» WHAT IS BEING ASKED: Reproduce the records below with every occurrence of "closest" replaced by "nearest" and nothing else altered.

-- start MATERIAL SUPPLIED --

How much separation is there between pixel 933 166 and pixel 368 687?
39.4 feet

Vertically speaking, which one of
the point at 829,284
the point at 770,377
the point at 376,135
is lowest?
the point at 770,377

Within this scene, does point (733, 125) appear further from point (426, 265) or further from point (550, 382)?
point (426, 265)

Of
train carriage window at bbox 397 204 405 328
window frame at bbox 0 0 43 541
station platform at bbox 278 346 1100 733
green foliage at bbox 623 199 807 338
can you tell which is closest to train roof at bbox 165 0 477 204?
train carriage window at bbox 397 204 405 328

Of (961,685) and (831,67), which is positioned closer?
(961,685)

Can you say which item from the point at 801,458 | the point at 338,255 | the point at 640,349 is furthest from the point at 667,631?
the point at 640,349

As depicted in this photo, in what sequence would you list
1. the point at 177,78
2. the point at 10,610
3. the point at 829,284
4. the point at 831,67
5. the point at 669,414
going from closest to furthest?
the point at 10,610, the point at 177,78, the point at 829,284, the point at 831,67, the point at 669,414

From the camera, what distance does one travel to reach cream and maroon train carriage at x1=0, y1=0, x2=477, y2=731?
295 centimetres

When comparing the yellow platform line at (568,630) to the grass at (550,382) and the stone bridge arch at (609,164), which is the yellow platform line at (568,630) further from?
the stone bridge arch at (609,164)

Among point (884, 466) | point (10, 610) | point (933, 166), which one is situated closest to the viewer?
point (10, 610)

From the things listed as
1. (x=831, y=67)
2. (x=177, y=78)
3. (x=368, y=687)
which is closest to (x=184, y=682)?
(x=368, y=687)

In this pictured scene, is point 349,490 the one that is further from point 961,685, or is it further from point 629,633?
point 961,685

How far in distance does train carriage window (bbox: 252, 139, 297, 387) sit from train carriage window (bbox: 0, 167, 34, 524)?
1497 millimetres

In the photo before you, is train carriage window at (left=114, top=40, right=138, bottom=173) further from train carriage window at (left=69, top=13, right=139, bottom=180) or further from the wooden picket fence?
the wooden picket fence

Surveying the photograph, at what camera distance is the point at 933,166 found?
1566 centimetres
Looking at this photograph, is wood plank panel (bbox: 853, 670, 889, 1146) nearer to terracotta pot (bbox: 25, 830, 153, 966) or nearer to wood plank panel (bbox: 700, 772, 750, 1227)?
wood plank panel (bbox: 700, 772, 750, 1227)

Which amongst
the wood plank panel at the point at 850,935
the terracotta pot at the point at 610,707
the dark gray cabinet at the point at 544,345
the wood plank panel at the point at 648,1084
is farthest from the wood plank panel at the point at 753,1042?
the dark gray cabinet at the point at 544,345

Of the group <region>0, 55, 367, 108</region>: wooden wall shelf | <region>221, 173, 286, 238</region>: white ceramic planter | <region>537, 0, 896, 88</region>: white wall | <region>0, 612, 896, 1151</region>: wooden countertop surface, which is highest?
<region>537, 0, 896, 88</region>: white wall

-- end MATERIAL SUPPLIED --

» FINISHED ANSWER:
How much separation is there between pixel 933 166 and pixel 368 687?
39.4 feet

Vertically speaking, which one of
the point at 829,284
the point at 770,377
the point at 376,135
is lowest?
the point at 770,377

Within this scene, does point (733, 125) appear further from point (426, 265) or further from point (550, 382)?
point (426, 265)

Of
train carriage window at bbox 397 204 405 328
window frame at bbox 0 0 43 541
station platform at bbox 278 346 1100 733
green foliage at bbox 623 199 807 338
can you tell which is nearest to train roof at bbox 165 0 477 204?
train carriage window at bbox 397 204 405 328

Of (961,685) and (831,67), which is positioned closer?
(961,685)

Can you say which item from the point at 801,458 | the point at 338,255 | the point at 640,349 is furthest from the point at 667,631?
the point at 640,349

As depicted in this photo, in what sequence would you list
1. the point at 177,78
2. the point at 10,610
3. the point at 829,284
4. the point at 831,67
5. the point at 669,414
going from nearest to furthest?
the point at 10,610, the point at 177,78, the point at 829,284, the point at 831,67, the point at 669,414

From the camera, what distance does one travel to reach cream and maroon train carriage at x1=0, y1=0, x2=477, y2=731?
295 centimetres

When comparing the yellow platform line at (568,630) to the grass at (550,382) and the stone bridge arch at (609,164), which is the yellow platform line at (568,630) further from?
the stone bridge arch at (609,164)

Among point (884, 466) | point (10, 610) | point (933, 166), which one is situated nearest to the viewer?
point (10, 610)

From the things listed as
1. (x=831, y=67)
2. (x=177, y=78)
3. (x=368, y=687)
which is nearest to (x=184, y=682)?
(x=368, y=687)

In this pictured scene, is point 349,490 the one that is further from point 961,685, or is it further from point 629,633?
point 961,685

How far in distance does train carriage window (bbox: 252, 139, 297, 387) sit from train carriage window (bbox: 0, 167, 34, 524)?
1497 millimetres

In the photo before you, is train carriage window at (left=114, top=40, right=138, bottom=173) further from train carriage window at (left=69, top=13, right=139, bottom=180) or further from the wooden picket fence?
the wooden picket fence

Surveying the photograph, at what camera distance is the point at 933,166 found?
1566 centimetres
Looking at this photograph, is wood plank panel (bbox: 853, 670, 889, 1146) nearer to terracotta pot (bbox: 25, 830, 153, 966) or nearer to wood plank panel (bbox: 700, 772, 750, 1227)?
wood plank panel (bbox: 700, 772, 750, 1227)

Which amongst
the wood plank panel at the point at 850,935
the terracotta pot at the point at 610,707
the dark gray cabinet at the point at 544,345
the wood plank panel at the point at 648,1084
is farthest from the wood plank panel at the point at 753,1042?
the dark gray cabinet at the point at 544,345

Of the group <region>0, 55, 367, 108</region>: wooden wall shelf | <region>221, 173, 286, 238</region>: white ceramic planter | <region>537, 0, 896, 88</region>: white wall | <region>0, 612, 896, 1151</region>: wooden countertop surface, which is highest?
<region>537, 0, 896, 88</region>: white wall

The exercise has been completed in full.